### Excerpted passage

-=-=-=-=-

# Mohawk Dam



## hewhofishes68

Just wondering if anyone knows the conditions of the Walhonding. Not sure if its still muddy or just up. Thanks in advance,an hour drive for me so any info will be greatly appreciated.
Brian


----------



## foxbites

its up a little. dont know the clarity of the water


----------



## hewhofishes68

Thanks I'll find out exactly what its like in the morn'n.


----------



## alan farver

i was by yesterday and it wasn't very muddy looked good


----------



## hewhofishes68

Well visibility was probable 3' or better. Problem was leaves and branches and the occasional tree lol...only got 1 dink and a few other chubs were skinned up. I honestly cant say I felt a single hit and didn't realize I had the little one on till I lifted it out of the water. Maybe next time.
Brian


----------



## foxbites

i just got back from mohawk. caught 1 pike and 1 crappie no saugeyes. the water is still stired up. stoped by wills creek dam and caught 1 laremouth and 1 crappie no saugeyes. wills creek is muddy. This has been my worst year for saugeyes ever!!


----------



## Bischoff66

When and how do you guys usually fish for saugeyes at the mohawk dam? Going to down there hunting but I have never really fished the dam before.


----------



## hewhofishes68

Well i usually get my saugeye there on twistertails, swimbaits in pearl, white and chartruse and my larger fish on 3 to 5 inch chubs and suckers. Usually the far side is better for me but in my diabled condition now just too far for me to walk by myself. Damm incompetent doctors....figured it was pike yesterday way baits were coming in. I like it best when there are pools on each side and can fish off the middle..think ive caught everything in there...I'm sure u can get them on blades too ive got a couple that way. and ive seen them caught on cranks and hj's to.Fish just have to be there to make it happen.

-=-=-=-=-

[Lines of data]
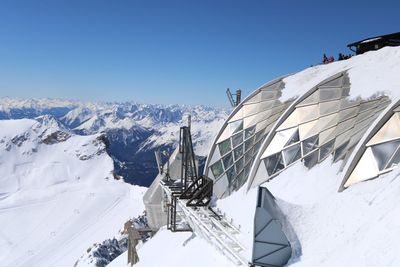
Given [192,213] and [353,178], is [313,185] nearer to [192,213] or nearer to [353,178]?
[353,178]

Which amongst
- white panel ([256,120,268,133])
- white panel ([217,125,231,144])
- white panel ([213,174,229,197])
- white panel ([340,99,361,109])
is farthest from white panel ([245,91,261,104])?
white panel ([340,99,361,109])

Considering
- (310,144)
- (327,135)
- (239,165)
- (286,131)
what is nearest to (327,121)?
(327,135)

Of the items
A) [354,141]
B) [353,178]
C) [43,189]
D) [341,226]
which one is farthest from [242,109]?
[43,189]

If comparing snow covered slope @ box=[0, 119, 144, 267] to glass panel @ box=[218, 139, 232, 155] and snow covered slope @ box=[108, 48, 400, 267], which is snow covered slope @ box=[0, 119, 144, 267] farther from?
snow covered slope @ box=[108, 48, 400, 267]

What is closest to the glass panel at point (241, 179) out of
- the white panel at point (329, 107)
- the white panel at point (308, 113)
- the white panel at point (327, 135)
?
the white panel at point (308, 113)

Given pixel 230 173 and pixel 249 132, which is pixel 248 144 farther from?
pixel 230 173

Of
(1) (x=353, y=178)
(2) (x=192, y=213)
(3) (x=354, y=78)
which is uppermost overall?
(3) (x=354, y=78)
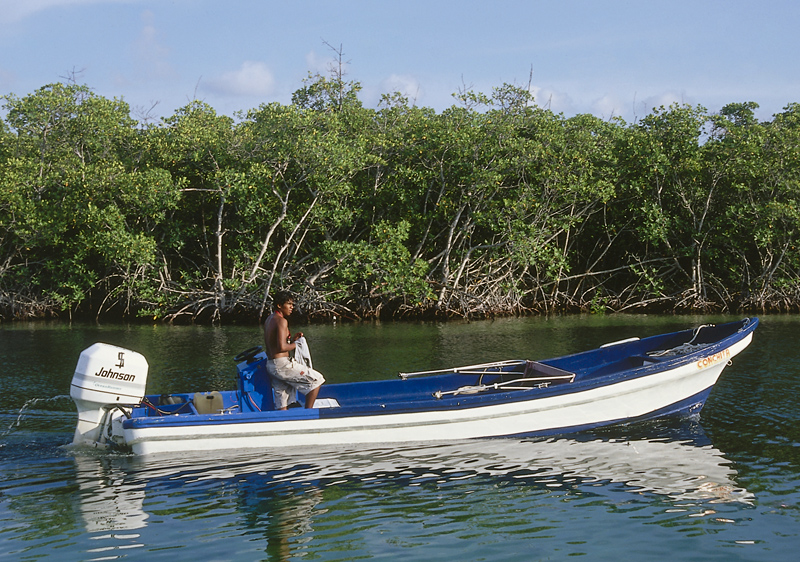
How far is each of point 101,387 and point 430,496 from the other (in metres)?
3.72

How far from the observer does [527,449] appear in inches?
344

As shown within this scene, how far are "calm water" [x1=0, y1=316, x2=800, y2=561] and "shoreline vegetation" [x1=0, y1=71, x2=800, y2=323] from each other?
38.7 feet

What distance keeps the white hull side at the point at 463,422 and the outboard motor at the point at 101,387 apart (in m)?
0.54

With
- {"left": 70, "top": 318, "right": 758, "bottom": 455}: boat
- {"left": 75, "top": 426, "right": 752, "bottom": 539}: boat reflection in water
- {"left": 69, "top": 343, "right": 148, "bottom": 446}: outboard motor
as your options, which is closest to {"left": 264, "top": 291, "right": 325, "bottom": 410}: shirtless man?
{"left": 70, "top": 318, "right": 758, "bottom": 455}: boat

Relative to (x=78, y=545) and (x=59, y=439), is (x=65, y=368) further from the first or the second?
(x=78, y=545)

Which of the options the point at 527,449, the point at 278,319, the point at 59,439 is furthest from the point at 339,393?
the point at 59,439

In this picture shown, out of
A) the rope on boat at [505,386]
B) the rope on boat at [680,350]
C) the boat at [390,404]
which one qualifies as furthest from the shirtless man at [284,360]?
the rope on boat at [680,350]

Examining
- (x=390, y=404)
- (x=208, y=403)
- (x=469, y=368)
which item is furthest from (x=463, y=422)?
(x=208, y=403)

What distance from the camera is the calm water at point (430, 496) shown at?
5.99 m

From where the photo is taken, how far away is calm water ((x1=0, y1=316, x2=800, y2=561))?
599 centimetres

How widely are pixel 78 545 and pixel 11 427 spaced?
4.32 m

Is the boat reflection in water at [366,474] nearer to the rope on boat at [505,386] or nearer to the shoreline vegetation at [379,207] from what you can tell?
the rope on boat at [505,386]

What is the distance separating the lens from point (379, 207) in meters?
24.4

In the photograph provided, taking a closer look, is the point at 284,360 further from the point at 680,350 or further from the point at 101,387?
the point at 680,350
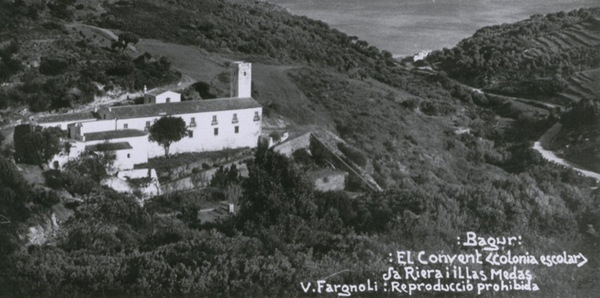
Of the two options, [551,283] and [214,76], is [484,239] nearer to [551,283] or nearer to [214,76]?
[551,283]

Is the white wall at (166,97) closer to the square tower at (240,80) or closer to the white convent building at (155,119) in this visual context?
the white convent building at (155,119)

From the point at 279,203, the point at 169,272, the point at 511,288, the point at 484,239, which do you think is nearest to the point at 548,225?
the point at 484,239

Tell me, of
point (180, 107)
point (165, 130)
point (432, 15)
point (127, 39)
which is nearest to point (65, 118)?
point (165, 130)

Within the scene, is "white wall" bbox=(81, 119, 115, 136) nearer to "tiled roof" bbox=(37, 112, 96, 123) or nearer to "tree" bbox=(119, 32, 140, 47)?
"tiled roof" bbox=(37, 112, 96, 123)

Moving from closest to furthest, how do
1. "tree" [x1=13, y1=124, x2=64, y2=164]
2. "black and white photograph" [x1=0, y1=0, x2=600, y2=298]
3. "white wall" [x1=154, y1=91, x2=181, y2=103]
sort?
"black and white photograph" [x1=0, y1=0, x2=600, y2=298], "tree" [x1=13, y1=124, x2=64, y2=164], "white wall" [x1=154, y1=91, x2=181, y2=103]

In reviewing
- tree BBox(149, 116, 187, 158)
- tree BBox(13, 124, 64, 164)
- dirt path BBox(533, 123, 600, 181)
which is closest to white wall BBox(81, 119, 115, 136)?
tree BBox(13, 124, 64, 164)

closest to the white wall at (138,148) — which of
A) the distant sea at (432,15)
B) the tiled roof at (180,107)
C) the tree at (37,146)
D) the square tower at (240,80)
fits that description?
the tiled roof at (180,107)

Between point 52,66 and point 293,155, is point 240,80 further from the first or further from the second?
point 52,66
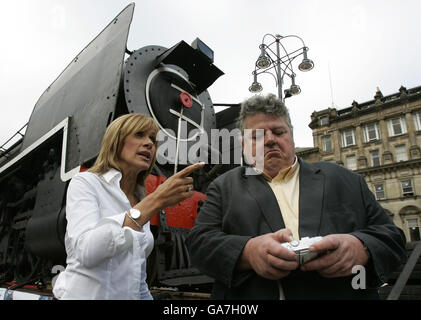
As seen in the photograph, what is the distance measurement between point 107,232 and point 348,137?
28.4 meters

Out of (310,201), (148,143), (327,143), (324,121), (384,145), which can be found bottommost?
(310,201)

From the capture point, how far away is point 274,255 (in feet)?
3.09

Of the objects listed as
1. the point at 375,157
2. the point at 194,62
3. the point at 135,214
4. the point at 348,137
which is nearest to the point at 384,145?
the point at 375,157

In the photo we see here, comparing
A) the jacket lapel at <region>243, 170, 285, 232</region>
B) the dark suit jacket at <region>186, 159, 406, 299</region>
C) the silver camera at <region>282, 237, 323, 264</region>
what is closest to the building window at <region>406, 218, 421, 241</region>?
→ the dark suit jacket at <region>186, 159, 406, 299</region>

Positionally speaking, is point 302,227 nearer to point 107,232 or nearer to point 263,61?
point 107,232

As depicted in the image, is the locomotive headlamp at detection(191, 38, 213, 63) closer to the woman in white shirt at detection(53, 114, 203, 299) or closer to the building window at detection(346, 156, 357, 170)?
the woman in white shirt at detection(53, 114, 203, 299)

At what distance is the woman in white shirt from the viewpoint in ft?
3.37

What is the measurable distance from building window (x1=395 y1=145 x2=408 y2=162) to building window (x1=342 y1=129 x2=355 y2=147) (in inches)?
134

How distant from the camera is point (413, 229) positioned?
20844 millimetres

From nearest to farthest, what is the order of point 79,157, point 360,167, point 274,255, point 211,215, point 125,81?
point 274,255 < point 211,215 < point 79,157 < point 125,81 < point 360,167

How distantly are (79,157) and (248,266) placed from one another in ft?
8.11

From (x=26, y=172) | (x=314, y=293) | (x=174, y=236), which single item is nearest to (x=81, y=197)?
(x=314, y=293)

-=-=-=-=-

### Written instruction 1
Answer these questions about the Mohawk Dam fishing thread, one per line:
(a) What two fish did foxbites catch at Mohawk?
(b) How much visibility did hewhofishes68 estimate for the Walhonding?
(c) What does hewhofishes68 use to catch the larger fish at the dam?
### Written instruction 2
List every distinct username that posts in the Mohawk Dam fishing thread.
### Written instruction 3
Extend the Mohawk Dam fishing thread with a reply that follows its last post.

### Exercise answer 1
(a) One pike and one crappie.
(b) Probably 3' or better.
(c) 3 to 5 inch chubs and suckers.

### Exercise answer 2
hewhofishes68, foxbites, alan farver, Bischoff66

### Exercise answer 3
Brian


----------



## Bischoff66

So you are mostly fishing during the day? I was hoping there was a nite bite as I will be chasing bambi during the day


----------



## hewhofishes68

I'm sure if the fish are there. there is a nite bite i know a few people who only fish it from 12 to 3 a.m. think they told me they run cranks right along the concrete walls. I dont usually fish it that much in the fall. I have places that in normal years give me all the eyes I want. Hopefully someone who spends more time there this time of yr. will chime in...last year my hot bite was from noon to 4 pm. go figure, but when i caught my biggest and most eyes there, shows what i know about them lol....
Brian


----------



## foxbites

mohawk is best after dark, when the water is clear. I use suspending jerkbaits in chrome/black back


----------



## Bischoff66

Well I did manage to get to the dam for a few hours last night. I went 1 for 2 amd saw a few others caught. I fished the parking lot side down by the water and almost to the wall. The others were on the spillway. They were 2 for 4 in an hour. Talked them and they said the bite had been ok but water still a little higher than he liked.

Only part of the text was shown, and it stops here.